__Extracted text__

Re: [htdig] Indexing only HTML (again)


Gilles Detillieux (grdetil@scrc.umanitoba.ca)
Wed, 17 Mar 1999 13:00:45 -0600 (CST)


According to Geoff Hutchison:
> On Wed, 17 Mar 1999, Frank Richter wrote:
>
> > I don't have "avi" in bad_extension, so this document is fetched and
> > interpreted as text? If so this should be changed...
>
> At the moment, ht://Dig isn't very smart about MIME. So it takes text as
> default and will attempt to index anything not explicitly excluded. More
> intelligent MIME analysis is on the slate for 3.2 (and needed for other
> parts).

Let's make it a little smarter, shall we? First of all, a very bad patch
was applied in January to 3.1.0 (post-b4), which effectively disabled
Document::readHeader()'s checking of the content-type header. This was
in response to PR#91 in the bug tracking database.

> Date: Tue, 29 Dec 1998 07:49:09 -0800
> From: rho@austria.eu.net
> To: htdig3-bugs@htdig.org
> Subject: redirects with content-type
>
> Full_Name: Robert Barta
> Version: htdig-3.1.0b4
> OS: Solaris 5.6
> Submission from: (NULL) (193.154.142.3)
>
> When htdig/Document.cc encounters a redirect together with
> some Content-Type, the content-type will have preference:
>
> # telnet cgi1.bellacoola.com 80
> Trying 209.249.48.65...
> Connected to www.bellacoola.com.
> Escape character is '^]'.
> GET /adios.cgi/278?http%3a%2F%2Fwww%2Eaustria%2Eeu%2Enet%2F HTTP/1.0
>
> HTTP/1.1 302 Moved
> Date: Tue, 29 Dec 1998 15:04:56 GMT
> Server: Apache/1.3.3 (Unix) mod_perl/1.16
> Location: http%3a%2F%2Fwww%2Eaustria%2Eeu%2Enet%2F
> Connection: close
> Content-Type: application/x-httpd-cgi
>
> Connection closed by foreign host.
>
> This does not result in an redirect, but in an "not HTML" message.
> I applied the following patch:
>
> # diff Document.cc Document.cc.orig
> 605,606c605
> < if (returnStatus == Header_not_found &&
> < mystrncasecmp("text/", token, 5) != 0 &&
> ---
> > if (mystrncasecmp("text/", token, 5) != 0 &&

The problem with this is by the time the Content-type header is read,
readHeader has already found the status line, so returnStatus is
usually Header_ok at this point. The patch below should fix this,
without interfering with redirects with (an incorrect) content-type.
I've also added another test, to prevent it from rejecting types that
are handled by external parsers, but not built-in ones. Please give
this a whirl...

--- htdig/Document.cc.hdrbug Tue Feb 16 23:03:52 1999
+++ htdig/Document.cc Wed Mar 17 12:26:05 1999
@@ -525,7 +525,9 @@ Document::readHeader(Connection &c)

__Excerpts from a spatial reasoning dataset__
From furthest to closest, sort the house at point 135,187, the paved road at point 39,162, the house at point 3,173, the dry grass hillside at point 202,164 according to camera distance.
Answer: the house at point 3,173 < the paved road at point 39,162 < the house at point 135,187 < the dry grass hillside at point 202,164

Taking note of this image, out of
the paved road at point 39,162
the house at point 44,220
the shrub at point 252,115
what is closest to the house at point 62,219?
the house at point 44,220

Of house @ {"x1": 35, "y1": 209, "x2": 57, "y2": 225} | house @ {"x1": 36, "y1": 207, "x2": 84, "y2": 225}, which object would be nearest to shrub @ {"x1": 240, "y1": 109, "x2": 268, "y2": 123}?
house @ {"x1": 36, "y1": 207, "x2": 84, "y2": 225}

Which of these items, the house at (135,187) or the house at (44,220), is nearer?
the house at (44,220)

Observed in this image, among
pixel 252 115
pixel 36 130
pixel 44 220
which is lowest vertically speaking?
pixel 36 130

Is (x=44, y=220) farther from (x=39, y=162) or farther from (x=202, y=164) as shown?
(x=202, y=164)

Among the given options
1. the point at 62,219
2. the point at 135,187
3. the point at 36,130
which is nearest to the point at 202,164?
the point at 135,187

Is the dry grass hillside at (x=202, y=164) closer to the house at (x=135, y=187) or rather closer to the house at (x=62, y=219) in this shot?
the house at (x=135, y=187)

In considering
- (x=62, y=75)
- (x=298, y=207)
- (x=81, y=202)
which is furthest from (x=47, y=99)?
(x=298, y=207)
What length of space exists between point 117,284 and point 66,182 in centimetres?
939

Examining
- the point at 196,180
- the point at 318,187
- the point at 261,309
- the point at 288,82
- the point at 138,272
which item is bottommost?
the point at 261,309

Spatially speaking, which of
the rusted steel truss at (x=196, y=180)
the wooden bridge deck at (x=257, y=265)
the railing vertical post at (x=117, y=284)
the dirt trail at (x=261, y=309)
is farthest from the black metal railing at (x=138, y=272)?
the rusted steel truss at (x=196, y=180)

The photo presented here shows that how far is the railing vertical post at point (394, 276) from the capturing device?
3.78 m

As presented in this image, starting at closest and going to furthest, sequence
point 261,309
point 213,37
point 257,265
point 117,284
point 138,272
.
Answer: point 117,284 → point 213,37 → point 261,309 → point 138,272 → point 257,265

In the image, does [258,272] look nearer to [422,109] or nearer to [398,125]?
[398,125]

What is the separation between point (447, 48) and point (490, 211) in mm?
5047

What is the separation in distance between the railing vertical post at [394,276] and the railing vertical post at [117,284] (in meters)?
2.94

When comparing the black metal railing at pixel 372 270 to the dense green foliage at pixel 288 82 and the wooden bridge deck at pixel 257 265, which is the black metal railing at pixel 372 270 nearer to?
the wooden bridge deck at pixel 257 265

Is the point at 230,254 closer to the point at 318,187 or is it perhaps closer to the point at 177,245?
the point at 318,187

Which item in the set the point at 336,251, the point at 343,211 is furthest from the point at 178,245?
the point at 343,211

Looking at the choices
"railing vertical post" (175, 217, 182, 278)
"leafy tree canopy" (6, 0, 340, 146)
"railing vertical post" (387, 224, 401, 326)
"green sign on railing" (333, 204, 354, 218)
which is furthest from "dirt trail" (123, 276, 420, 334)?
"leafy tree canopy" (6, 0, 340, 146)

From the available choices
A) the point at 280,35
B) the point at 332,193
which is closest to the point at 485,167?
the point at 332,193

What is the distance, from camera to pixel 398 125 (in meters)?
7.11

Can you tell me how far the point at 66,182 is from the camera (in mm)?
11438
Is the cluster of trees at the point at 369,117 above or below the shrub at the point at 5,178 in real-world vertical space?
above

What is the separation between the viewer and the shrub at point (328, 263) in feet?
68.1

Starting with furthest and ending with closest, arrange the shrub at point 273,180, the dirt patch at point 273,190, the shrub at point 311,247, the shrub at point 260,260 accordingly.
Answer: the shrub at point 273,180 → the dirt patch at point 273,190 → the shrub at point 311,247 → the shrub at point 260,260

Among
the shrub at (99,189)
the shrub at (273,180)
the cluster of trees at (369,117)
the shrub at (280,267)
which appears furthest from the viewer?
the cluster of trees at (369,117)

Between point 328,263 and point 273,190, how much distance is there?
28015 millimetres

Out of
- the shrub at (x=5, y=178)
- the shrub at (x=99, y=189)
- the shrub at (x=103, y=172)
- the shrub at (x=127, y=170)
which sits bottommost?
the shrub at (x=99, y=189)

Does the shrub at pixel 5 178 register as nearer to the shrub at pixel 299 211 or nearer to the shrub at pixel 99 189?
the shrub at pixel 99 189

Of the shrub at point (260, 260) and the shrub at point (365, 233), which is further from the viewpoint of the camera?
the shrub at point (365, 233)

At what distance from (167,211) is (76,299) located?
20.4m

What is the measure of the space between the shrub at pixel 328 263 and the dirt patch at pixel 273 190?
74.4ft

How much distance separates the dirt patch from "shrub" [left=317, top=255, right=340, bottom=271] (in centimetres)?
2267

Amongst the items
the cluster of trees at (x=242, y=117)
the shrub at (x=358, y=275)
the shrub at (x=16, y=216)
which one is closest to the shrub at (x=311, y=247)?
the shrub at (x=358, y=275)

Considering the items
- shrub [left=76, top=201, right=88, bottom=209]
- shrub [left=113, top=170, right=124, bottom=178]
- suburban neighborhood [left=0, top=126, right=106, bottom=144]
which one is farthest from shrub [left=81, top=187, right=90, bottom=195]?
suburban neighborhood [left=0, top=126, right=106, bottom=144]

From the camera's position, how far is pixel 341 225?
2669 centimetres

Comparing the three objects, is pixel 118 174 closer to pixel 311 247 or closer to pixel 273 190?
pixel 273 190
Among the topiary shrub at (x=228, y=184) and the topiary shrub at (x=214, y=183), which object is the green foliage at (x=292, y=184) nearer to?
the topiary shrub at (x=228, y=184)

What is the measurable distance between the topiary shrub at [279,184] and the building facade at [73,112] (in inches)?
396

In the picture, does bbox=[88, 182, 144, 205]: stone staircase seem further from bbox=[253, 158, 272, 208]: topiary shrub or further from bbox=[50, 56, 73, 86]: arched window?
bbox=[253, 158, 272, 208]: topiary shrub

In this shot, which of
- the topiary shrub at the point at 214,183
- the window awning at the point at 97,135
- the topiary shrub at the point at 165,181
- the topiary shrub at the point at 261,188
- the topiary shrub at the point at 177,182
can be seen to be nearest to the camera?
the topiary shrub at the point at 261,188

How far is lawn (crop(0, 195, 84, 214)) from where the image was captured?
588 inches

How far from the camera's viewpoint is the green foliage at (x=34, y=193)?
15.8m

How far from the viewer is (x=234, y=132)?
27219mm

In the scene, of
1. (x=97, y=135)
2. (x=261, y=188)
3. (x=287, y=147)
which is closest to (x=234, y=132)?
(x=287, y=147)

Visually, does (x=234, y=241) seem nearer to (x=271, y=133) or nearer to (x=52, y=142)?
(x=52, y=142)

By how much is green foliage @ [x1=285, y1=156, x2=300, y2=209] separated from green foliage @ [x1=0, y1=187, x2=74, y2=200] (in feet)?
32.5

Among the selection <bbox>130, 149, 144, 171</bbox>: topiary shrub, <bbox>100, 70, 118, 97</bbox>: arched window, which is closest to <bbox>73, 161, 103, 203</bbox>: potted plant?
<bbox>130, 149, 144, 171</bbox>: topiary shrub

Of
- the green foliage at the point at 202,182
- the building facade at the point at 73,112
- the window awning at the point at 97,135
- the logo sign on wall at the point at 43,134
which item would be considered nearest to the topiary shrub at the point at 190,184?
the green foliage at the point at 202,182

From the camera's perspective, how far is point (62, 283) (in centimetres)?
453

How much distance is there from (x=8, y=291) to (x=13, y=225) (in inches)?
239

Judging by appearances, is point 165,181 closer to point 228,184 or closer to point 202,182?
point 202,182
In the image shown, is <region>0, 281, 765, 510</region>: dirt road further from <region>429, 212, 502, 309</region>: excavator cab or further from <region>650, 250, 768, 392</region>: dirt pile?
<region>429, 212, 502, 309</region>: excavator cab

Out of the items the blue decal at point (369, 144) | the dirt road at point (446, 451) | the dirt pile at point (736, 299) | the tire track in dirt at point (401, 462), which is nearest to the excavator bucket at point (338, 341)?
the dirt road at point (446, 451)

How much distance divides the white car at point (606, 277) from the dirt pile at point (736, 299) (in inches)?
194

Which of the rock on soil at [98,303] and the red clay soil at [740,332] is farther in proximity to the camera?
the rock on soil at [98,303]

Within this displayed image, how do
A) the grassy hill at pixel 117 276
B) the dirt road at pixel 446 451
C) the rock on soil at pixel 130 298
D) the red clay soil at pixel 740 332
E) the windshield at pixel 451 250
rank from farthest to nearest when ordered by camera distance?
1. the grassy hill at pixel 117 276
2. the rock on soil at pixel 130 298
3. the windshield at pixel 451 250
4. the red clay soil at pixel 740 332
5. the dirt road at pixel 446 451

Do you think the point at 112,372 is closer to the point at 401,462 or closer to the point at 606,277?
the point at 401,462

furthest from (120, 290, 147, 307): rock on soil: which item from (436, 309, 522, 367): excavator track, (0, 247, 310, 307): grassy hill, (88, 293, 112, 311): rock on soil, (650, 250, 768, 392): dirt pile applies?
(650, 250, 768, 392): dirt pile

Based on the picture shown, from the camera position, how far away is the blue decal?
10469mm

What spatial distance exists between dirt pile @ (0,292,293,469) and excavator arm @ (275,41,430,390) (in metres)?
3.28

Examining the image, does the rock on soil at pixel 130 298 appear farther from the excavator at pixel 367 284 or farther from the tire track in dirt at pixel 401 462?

__Set tasks__
(a) In the ht://Dig mailing list post, reproduce the passage from "I've also added" up to and including "-525,7 +525,9 @@ Document::readHeader(Connection &c)".
(b) Pick up the ht://Dig mailing list post about content-type checking where it stops and keep writing it.

__Expected outputs__
(a)
I've also added another test, to prevent it from rejecting types that
are handled by external parsers, but not built-in ones. Please give
this a whirl...

--- htdig/Document.cc.hdrbug Tue Feb 16 23:03:52 1999
+++ htdig/Document.cc Wed Mar 17 12:26:05 1999
@@ -525,7 +525,9 @@ Document::readHeader(Connection &c)

(b)
                 strtok(line, " \t");
                 char *token = strtok(0, "\n\t");
                                 
- if (returnStatus == Header_not_found &&
+ if ((returnStatus == Header_not_found ||
+ returnStatus == Header_ok) &&
+ !ExternalParser::canParse(token) &&
                     mystrncasecmp("text/", token, 5) != 0 &&
                     mystrncasecmp("application/postscript", token, 22) != 0 &&
                     mystrncasecmp("application/msword", token, 18) != 0 &&

I didn't remove application/postscript or application/msword from the
built-in tests, though they probably should be taken out, as they can
only be handled by external parsers. The test for text/ allows all
text/* types (other than text/plain) to be parsed by Plaintext.cc,
but nothing else should be treated as text by default. By keeping
msword in the list above, it will allow Plaintext.cc to give Word
documents a shot by default. It doesn't seem to do a good job of it,
though. ;-) The built-in Postscript parser is currently disabled,
and I think it ought to be taken out.

-- 
Gilles R. Detillieux              E-mail: <grdetil@scrc.umanitoba.ca>
Spinal Cord Research Centre       WWW:    http://www.scrc.umanitoba.ca/~grdetil
Dept. Physiology, U. of Manitoba  Phone:  (204)789-3766
Winnipeg, MB  R3E 3J7  (Canada)   Fax:    (204)789-3930
------------------------------------
To unsubscribe from the htdig mailing list, send a message to
htdig@htdig.org containing the single word "unsubscribe" in
the SUBJECT of the message.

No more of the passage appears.